What needs to be done =>
Only the lines from the line containing "T-Shirt Gros Grain – Jacquemus – Vert pâle" to the end of the material belong in the copy; set them down exactly, without pictures.

Raw data =>
* * *

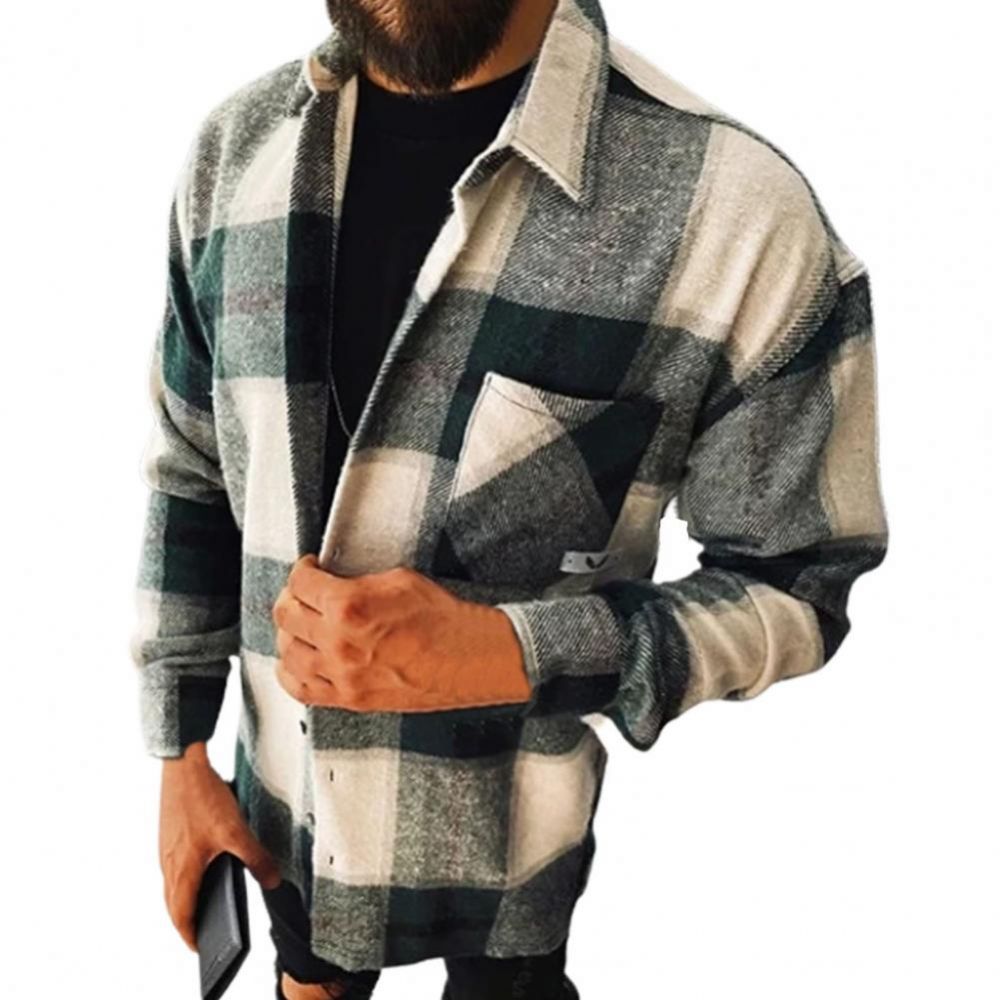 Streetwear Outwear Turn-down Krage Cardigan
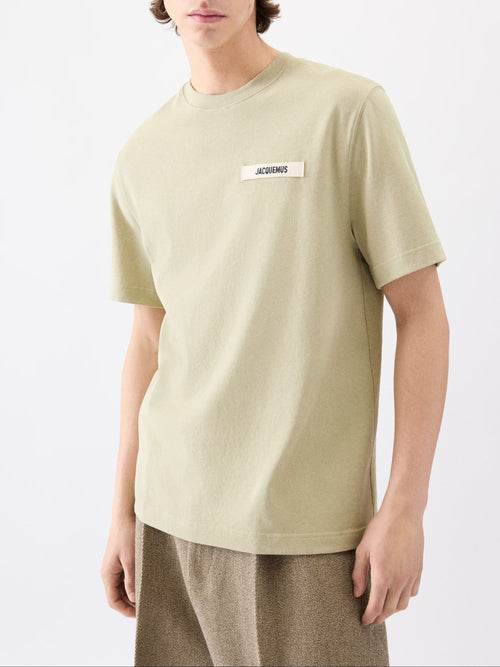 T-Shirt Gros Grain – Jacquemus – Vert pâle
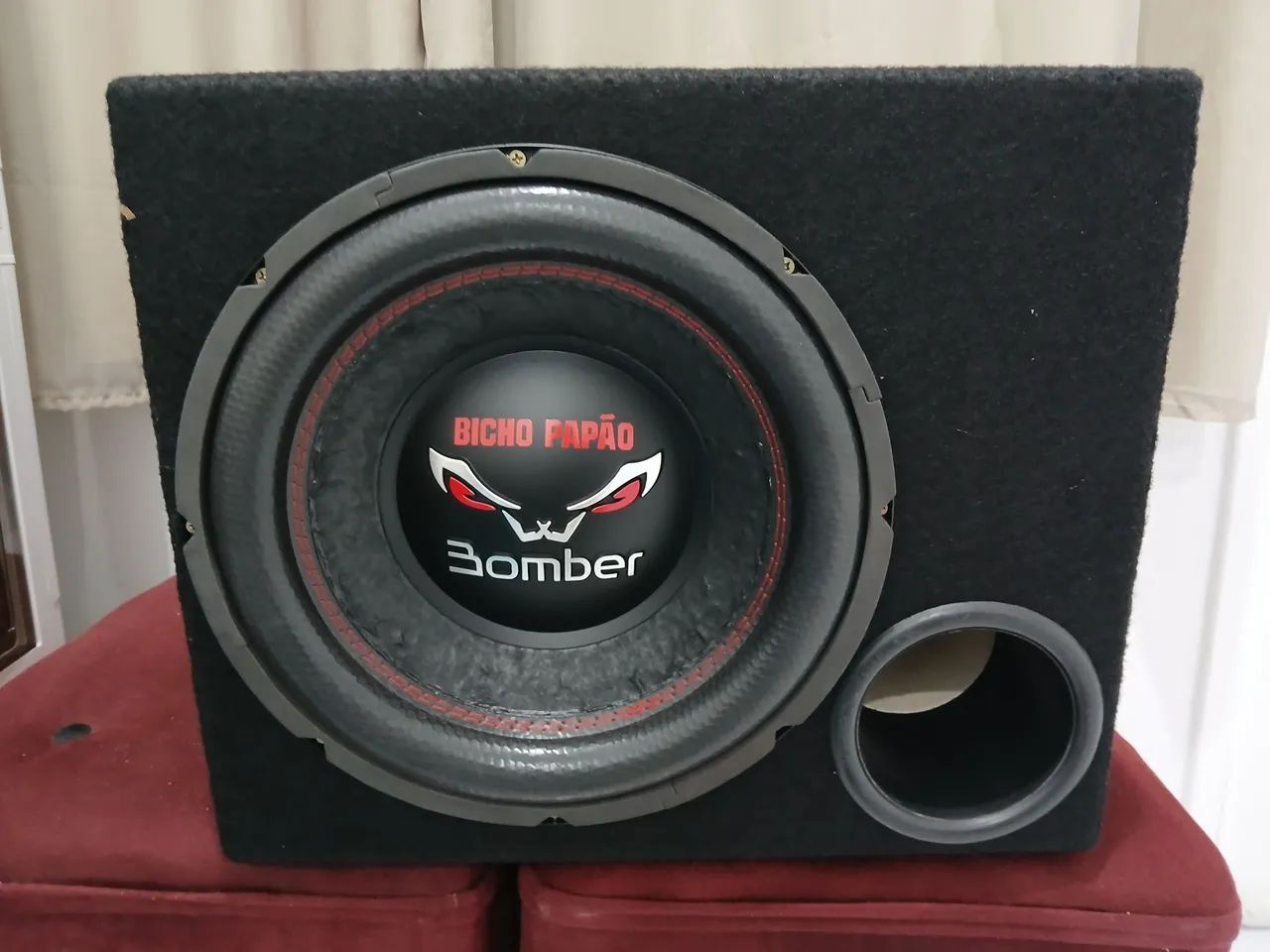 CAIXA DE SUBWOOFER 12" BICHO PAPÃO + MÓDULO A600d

* * *

Solution below =>
 T-Shirt Gros Grain – Jacquemus – Vert pâle
 CAIXA DE SUBWOOFER 12" BICHO PAPÃO + MÓDULO A600d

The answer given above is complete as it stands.